Moreover, there is considerable variation in health care expenditures and a weak or even negative association between spending and outcomes, such as mortality at the regional level and quality measures at the state level. This evidence has been interpreted to mean that cutting back on these putatively useless or harmful services would simultaneously reduce cost and improve health. In contrast, several cross-sectional studies that have shown positive associations between spending and outcomes have been interpreted to show that more spending leads to better outcomes.”

A recent study using chart-review data from the 1994–1995 Cooperative Cardiovascular Project categorized “…hospitals as either high-adopting facilities or low-adopting facilities, according to their rates of use of aspirin, beta-blockers, and coronary reperfusion in the treatment of acute myocardial infarction.

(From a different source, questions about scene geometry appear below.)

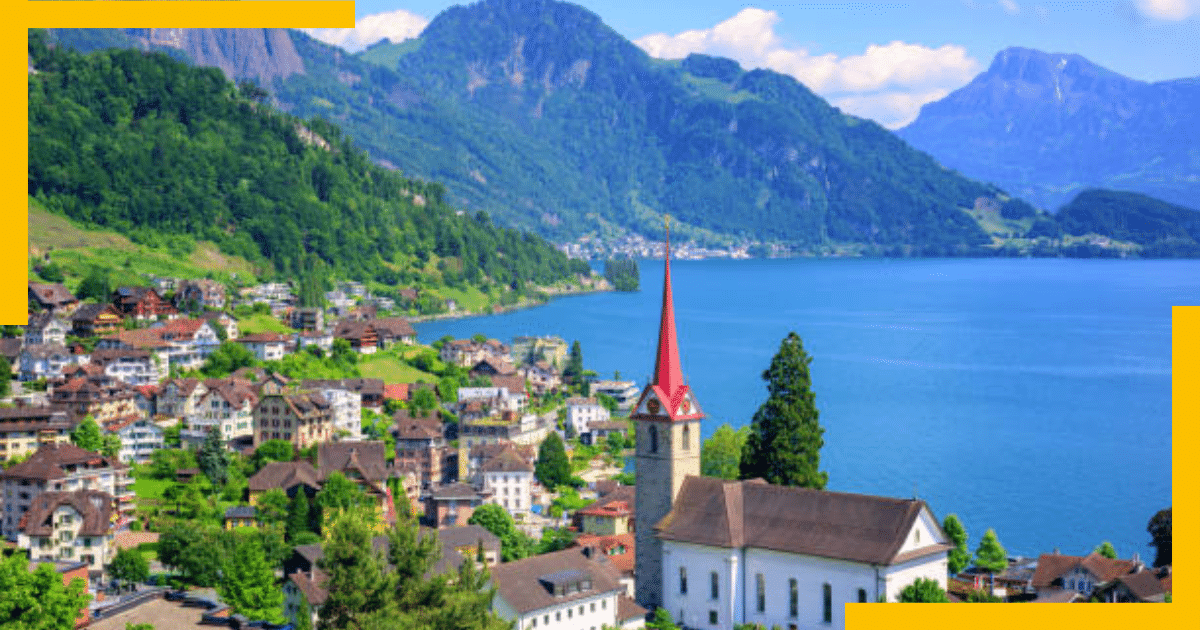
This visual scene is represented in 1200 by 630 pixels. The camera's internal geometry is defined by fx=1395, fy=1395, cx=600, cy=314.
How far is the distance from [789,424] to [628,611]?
265 inches

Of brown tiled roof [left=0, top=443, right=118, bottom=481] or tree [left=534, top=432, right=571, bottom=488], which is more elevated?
brown tiled roof [left=0, top=443, right=118, bottom=481]

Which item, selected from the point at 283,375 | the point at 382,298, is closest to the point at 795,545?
the point at 283,375

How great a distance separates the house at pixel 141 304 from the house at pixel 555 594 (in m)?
56.9

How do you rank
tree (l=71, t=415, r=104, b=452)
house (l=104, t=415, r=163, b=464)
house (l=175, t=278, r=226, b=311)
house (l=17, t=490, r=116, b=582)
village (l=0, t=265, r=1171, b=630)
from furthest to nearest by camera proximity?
house (l=175, t=278, r=226, b=311) < house (l=104, t=415, r=163, b=464) < tree (l=71, t=415, r=104, b=452) < house (l=17, t=490, r=116, b=582) < village (l=0, t=265, r=1171, b=630)

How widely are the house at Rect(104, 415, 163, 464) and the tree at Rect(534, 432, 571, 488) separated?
15.9 m

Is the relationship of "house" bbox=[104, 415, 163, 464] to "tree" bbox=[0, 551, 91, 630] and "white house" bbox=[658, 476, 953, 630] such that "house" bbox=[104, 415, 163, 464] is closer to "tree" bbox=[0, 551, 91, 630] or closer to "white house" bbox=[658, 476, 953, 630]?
"tree" bbox=[0, 551, 91, 630]

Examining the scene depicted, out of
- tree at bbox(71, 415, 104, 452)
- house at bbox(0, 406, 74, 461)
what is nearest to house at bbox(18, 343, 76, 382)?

The researchers found that the high-adopting hospitals had consistently better rates of risk-adjusted survival, at no additional cost to Medicare. But after stratification according to the hospitals’ adoption rates, there was a positive but diminishing effect of spending on the health outcome (12-month survival)…The cost-effectiveness ratios at the margin were $95,000 per life-year or more but with slightly better returns for the hospitals that were slower to adopt cost-effective practices…

Another study showed that regions that had high rates of revascularization for patients with acute myocardial infarction received good health value for the expenditure on the intervention.  Despite this, there was essentially a zero association between spending and outcomes across regions. The explanation is that the high-revascularization areas were also less likely to use beta-blockers and aspirin for their patients.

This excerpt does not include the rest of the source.